In a micro-benchmark with very large arrays, for loop using only push and Array() constructor will probably be the fastest. recursion approach of the above next. fill-map will probably be better than Array.from. In reality the difference is most of the time negligible and probably won't matter.
recursion without tail recursion runs the risk of a stack overflow if the amount of nesting is excessive
1

Here is a recursive implementation that accomplishes what you want:

function nestArray(arrDims) {
    const [head, ...tail] = arrDims;
    const arr = new Array(head);
    return tail.length > 0 ? arr.fill(0).map(() => nestArray(tail)) : arr;
}

console.log(nestArray([5]));
console.log(nestArray([4, 3, 2]));

1 Comment

Thans a lot.
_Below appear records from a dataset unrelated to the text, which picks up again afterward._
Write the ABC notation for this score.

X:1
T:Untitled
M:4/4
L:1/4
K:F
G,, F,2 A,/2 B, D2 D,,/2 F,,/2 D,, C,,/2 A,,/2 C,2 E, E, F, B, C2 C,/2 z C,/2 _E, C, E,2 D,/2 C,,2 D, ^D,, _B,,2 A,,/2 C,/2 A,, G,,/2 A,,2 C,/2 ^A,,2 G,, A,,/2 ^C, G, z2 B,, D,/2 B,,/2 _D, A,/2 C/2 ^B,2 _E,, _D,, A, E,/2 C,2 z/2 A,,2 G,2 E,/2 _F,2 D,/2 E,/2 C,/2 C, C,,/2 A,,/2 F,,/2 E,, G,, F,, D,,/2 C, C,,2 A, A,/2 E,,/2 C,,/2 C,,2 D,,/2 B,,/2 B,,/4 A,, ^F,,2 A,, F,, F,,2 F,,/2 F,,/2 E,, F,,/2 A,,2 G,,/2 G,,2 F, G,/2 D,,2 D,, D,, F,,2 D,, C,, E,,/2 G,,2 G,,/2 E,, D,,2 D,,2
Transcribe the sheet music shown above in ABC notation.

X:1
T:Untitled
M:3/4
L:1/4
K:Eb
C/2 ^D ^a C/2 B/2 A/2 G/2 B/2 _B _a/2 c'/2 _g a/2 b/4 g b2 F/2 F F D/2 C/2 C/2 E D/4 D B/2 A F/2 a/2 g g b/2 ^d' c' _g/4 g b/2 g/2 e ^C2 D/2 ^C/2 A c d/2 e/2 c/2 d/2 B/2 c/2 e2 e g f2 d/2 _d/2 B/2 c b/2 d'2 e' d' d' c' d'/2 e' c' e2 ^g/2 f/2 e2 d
Plus it's so concise. Just perfect.
0

Here is variant with reduce

[Edit] fixed with shallow copy and reduceRight from comments.

const nestArray = arr =>
  arr.reduceRight((acc, v) => {
    return new Array(v).fill(null).map(()=> acc ? [...acc] : acc);
  }, undefined);

console.log(nestArray([2, 5, 7, 10]));

4 Comments

This is not correct. You need to shallow clone [...acc] to avoid reusing the same reference.
It's telling me it contains a "circular object array" which I don't know what it is.
@user120242 you are right, tried to make it too concise.
FYI: you can use reduceRight instead of reverse. Also, it's still pointing to the same reference on each iteration, just this time they're pointing to a clone.